Short task - Count the lines in the items below that contain the string "closest". Matching is case-sensitive, and the reply should be the number alone.

Data records -
+ + + +

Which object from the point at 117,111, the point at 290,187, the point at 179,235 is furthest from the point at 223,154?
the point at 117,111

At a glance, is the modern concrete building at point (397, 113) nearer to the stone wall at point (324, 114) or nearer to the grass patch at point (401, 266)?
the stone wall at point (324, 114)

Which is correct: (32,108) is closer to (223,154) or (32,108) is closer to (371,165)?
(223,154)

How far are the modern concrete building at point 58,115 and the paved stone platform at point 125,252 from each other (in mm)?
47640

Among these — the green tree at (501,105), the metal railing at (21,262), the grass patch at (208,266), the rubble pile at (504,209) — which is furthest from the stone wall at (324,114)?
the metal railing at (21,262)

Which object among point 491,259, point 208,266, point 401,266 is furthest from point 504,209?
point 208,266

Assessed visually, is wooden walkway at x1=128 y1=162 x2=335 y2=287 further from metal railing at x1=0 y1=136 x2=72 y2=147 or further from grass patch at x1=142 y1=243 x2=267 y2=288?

+ + + +

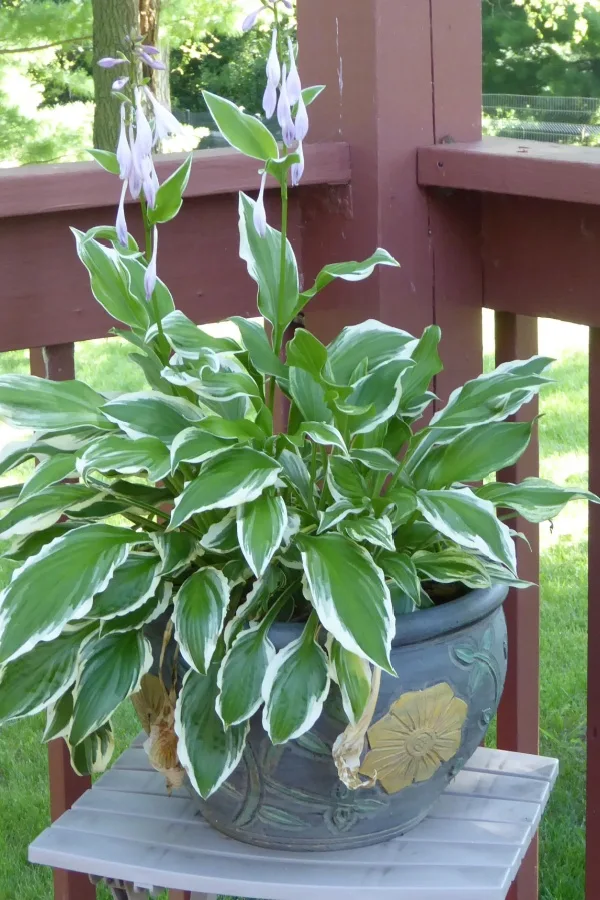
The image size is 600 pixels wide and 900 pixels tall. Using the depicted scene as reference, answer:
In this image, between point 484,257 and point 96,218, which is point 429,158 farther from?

+ + + +

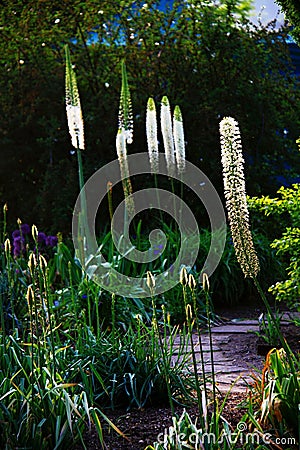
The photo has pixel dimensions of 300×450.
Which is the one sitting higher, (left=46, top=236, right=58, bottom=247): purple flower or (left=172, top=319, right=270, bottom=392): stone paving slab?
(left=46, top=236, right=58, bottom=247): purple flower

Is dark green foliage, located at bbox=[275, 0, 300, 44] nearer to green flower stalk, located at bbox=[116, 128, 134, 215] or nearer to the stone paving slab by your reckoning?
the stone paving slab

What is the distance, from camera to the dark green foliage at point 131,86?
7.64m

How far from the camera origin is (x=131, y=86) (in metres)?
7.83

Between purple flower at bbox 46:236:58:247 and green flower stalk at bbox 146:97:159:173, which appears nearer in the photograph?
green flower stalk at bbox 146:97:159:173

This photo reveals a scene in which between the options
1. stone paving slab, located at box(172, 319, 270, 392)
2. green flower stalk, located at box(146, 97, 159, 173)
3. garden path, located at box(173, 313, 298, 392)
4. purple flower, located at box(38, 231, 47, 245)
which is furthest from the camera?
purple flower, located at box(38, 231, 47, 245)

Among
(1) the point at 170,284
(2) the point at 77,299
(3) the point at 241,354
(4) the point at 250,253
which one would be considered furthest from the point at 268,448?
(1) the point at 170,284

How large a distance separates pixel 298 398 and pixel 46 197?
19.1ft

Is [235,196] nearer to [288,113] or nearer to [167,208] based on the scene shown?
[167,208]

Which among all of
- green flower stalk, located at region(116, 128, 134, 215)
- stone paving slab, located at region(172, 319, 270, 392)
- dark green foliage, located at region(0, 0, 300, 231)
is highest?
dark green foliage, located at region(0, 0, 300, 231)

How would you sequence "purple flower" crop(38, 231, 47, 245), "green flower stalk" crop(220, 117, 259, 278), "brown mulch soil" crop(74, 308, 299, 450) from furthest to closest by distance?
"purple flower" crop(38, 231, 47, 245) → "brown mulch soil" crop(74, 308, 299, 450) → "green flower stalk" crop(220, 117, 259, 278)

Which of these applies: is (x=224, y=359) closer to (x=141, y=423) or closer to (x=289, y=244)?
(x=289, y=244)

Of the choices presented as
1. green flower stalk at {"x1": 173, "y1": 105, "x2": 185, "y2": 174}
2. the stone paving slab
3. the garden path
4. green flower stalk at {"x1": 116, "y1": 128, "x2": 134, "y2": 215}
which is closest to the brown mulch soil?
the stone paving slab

+ + + +

Reply to the exercise - 2